Under this line are the records; repeat exactly the lines starting at the one containing "You...Missing de Jonas Kvarnström" and ending at the one containing "Keep Calm And", omitting pictures.

■ RECORDS:
^^^^^^^^
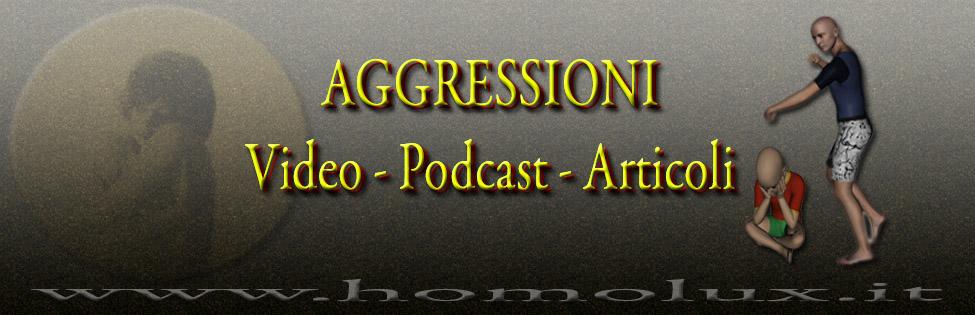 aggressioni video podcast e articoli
^^^^^^^^
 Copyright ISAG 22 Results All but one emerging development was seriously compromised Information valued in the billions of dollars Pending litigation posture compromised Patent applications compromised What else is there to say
^^^^^^^^
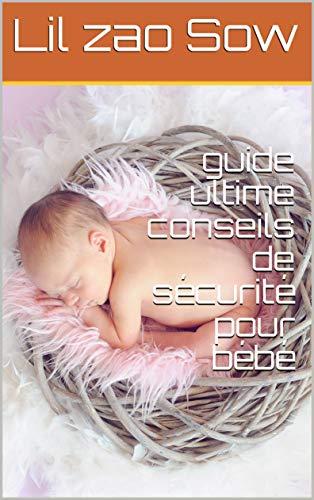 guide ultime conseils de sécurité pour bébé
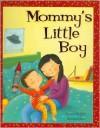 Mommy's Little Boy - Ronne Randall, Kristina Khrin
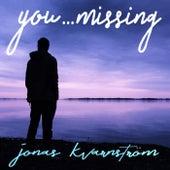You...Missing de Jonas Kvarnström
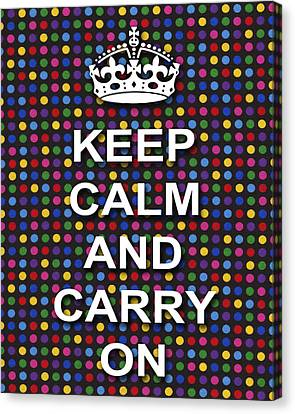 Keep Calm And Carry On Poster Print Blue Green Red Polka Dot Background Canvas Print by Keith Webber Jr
^^^^^^^^
■ SOLUTION:
You...Missing de Jonas Kvarnström
 Keep Calm And Carry On Poster Print Blue Green Red Polka Dot Background Canvas Print by Keith Webber Jr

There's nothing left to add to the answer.